Alice With a Why, by Anna James
Penguin Young Readers Group/Flamingo Books, pub. January 6, 2026,224pp
Penguin Young Readers Group/Flamingo Books, pub. January 6, 2026, 224pp
(Hardcover 224 pp, $18.99)
Here the author of the series Whetherwhy and the Pages & Co series brings us a delightful revisit to Wonderland, but not with the original Alice but instead her granddaughter, Alyce (“with a Y”).
Alyce, living an idyllic life at her grandmother’s cottage (very Wonderland in itself), has a soggy note come flying out of nowhere and plaster itself to her face. It was an oddly incoherent cry for help to Alice (she couldn’t quite make out the words, but assumed it meant her grandmother) and to come as soon as possible to Wonderland..
Right after that happens, she accidentally steps too far into the pond and starts sinking. And sinking. And sinking. And finds she can breathe. Fish go by, then more creatures and objects and things, until it becomes a dry hole, very much like the original entry to Wonderland. She’d always wondered about her grandmother’s stories about Wonderland, and figured they were just that: stories. Yet her grandmother always spoke as if it were true.
And now here is Alyce, discovering it’s true indeed.
Wonderland is not as it was: a war is on (WWII is just over at home, and they still remember the hard times and are still on rations) — the Queen of the Night (the Night Queen) and the King of the Day (the Sun King) are at war with each other over a “stolen hour”, so the “lights” go off and on randomly, leaving Wonderland tattered, not working right (even though it was a quiet chaos already), and the inhabitants unhappy and stressed. Even the Stars left — the heavens are dark as dark can be.

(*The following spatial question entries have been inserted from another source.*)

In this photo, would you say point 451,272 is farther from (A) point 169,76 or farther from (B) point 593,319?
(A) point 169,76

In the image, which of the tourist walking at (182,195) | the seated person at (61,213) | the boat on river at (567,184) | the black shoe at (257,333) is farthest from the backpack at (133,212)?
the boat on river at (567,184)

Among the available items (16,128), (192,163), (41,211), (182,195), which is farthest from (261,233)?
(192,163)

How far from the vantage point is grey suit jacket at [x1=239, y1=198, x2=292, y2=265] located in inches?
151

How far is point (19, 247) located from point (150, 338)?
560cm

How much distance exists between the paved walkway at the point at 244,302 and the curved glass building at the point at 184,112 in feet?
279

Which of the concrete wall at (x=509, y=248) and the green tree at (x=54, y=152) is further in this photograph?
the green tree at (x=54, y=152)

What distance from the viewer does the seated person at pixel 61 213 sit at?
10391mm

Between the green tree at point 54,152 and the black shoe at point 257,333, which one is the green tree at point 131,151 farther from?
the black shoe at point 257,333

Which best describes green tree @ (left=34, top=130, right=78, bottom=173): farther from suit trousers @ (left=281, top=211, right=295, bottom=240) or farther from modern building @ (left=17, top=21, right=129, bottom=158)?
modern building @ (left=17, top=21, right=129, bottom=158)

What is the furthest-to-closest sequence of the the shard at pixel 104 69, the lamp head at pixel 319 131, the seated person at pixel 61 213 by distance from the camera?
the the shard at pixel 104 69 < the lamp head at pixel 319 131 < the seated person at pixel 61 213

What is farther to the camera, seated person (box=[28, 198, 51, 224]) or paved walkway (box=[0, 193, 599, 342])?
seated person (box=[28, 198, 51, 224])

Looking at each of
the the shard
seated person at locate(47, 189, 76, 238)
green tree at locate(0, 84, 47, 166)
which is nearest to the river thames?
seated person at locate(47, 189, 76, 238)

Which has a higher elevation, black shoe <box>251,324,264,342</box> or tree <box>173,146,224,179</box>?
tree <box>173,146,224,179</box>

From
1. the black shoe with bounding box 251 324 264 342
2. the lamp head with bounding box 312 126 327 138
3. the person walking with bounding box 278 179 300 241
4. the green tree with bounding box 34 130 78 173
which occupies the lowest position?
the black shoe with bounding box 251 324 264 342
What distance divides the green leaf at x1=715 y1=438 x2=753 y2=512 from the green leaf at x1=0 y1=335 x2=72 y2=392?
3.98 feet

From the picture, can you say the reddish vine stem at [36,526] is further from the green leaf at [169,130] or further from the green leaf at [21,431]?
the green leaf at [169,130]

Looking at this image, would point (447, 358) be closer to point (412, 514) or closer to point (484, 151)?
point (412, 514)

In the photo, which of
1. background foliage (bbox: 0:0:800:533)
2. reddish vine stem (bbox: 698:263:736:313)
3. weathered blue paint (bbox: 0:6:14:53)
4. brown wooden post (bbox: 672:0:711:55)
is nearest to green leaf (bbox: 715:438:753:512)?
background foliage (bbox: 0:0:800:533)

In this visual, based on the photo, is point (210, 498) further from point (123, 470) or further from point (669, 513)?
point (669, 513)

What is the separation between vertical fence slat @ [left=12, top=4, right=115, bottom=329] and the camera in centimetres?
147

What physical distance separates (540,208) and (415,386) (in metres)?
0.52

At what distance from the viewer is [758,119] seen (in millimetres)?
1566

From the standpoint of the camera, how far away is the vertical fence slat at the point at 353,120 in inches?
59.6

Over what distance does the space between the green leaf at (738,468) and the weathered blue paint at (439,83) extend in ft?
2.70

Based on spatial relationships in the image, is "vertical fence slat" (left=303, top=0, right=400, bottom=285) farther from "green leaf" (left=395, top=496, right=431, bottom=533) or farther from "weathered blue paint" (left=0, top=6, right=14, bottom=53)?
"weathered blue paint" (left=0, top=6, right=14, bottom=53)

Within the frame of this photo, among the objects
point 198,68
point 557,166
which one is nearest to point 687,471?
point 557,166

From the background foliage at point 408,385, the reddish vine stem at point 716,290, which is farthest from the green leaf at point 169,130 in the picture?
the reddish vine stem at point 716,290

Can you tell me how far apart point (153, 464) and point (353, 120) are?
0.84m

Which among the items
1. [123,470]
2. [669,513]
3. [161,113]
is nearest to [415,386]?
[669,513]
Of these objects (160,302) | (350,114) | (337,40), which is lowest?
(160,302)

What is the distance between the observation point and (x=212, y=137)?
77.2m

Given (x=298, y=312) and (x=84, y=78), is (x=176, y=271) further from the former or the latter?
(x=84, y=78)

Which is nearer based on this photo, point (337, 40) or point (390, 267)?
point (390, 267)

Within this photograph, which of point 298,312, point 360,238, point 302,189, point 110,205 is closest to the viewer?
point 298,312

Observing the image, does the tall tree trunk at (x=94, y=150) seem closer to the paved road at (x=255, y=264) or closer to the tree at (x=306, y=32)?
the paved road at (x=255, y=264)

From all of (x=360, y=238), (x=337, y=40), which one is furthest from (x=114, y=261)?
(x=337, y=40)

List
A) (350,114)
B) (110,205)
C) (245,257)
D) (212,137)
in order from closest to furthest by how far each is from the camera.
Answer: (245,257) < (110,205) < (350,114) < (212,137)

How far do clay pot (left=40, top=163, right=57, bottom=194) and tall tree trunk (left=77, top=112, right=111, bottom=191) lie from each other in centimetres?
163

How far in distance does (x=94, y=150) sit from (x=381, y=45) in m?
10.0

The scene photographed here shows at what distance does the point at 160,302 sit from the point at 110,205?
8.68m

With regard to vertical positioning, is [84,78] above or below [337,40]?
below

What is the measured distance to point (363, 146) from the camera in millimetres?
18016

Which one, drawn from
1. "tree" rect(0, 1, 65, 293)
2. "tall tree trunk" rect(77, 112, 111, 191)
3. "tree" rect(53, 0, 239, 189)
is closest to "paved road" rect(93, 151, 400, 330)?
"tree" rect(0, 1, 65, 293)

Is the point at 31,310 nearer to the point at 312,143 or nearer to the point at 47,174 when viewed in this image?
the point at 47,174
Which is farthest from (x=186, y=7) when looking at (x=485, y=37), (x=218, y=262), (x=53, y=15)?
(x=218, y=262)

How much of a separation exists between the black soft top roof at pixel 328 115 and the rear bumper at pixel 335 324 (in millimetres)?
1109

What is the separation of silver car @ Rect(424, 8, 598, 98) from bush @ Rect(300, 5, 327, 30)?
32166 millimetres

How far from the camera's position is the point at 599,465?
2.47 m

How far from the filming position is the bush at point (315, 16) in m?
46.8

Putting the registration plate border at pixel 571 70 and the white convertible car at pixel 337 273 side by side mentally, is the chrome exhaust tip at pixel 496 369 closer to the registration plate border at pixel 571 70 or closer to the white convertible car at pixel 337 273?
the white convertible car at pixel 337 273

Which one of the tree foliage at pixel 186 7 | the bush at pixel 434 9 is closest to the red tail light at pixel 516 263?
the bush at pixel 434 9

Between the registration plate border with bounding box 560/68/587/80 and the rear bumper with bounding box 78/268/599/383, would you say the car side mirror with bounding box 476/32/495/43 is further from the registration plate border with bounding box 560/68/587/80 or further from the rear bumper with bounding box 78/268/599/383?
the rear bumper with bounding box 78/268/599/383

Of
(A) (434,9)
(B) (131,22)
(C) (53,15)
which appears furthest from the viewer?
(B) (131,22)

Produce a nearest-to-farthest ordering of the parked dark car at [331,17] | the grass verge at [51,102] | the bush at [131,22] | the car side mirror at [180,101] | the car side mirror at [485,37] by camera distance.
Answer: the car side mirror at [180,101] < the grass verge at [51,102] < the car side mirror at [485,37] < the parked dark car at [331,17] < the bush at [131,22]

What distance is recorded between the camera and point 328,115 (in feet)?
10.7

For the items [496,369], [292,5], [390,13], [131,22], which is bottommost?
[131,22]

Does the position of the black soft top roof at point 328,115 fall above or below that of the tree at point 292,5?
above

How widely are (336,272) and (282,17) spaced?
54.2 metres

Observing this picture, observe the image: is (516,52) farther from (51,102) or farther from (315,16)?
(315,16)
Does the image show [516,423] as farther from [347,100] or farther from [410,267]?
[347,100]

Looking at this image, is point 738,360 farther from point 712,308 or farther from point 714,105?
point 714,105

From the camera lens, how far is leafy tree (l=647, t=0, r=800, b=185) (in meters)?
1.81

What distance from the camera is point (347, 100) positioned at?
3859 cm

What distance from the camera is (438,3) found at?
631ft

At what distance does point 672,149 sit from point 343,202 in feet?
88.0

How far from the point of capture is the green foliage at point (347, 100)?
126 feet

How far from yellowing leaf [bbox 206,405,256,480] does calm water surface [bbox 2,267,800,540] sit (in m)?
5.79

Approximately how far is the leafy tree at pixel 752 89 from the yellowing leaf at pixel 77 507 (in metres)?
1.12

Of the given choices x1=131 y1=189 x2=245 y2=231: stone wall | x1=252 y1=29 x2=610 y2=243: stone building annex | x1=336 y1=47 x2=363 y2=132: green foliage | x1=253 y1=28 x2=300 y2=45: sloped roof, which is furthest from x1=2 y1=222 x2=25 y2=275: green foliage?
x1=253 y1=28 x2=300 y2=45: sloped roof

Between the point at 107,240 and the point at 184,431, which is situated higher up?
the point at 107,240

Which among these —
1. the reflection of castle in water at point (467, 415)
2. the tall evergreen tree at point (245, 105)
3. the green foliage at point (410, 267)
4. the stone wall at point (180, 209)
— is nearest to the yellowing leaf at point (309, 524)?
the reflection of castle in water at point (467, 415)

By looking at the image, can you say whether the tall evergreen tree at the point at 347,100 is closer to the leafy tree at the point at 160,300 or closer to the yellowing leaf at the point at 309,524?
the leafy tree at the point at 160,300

Alyce immediately finds the Tea Party, but everything is broken, the table is tiny, and even the Hatter is stressed and angry and sad. They had been waiting for Alice to come fix everything. Well, Alyce will do — and the chaotic and charmingly Wonderland-ish adventure begins.
A sailor fox is met (as is the Caterpillar and of course the White Rabbit, whose duty now is to check everyone’s Papers); the fox becomes Alyce’s guide, friend, and confidante. The world building is very Carroll-ian: chaos meets charming at every turn. And yet over-looming it all, until Alyce solves the issue to hand, is a War.
Adventures are had, impossible things abound, and the prose is so very Carroll-ish that this reader was enchanted from the start. The story is indeed a journey of Alyce’s discovery of her own abilities and self reliance.
Needless to say, Alyce does save Wonderland, and with a clever nod to Joyce’s Ulysses, c/o the Caterpillar (who found the sheet of paper he was using as an umbrella against the wind “inedible”) we do indeed find that “the longest way round is the shortest way home.”
Highly recommended for middle reader through YA and certainly adults who enjoy a clever fairytale and loved the original Wonderland.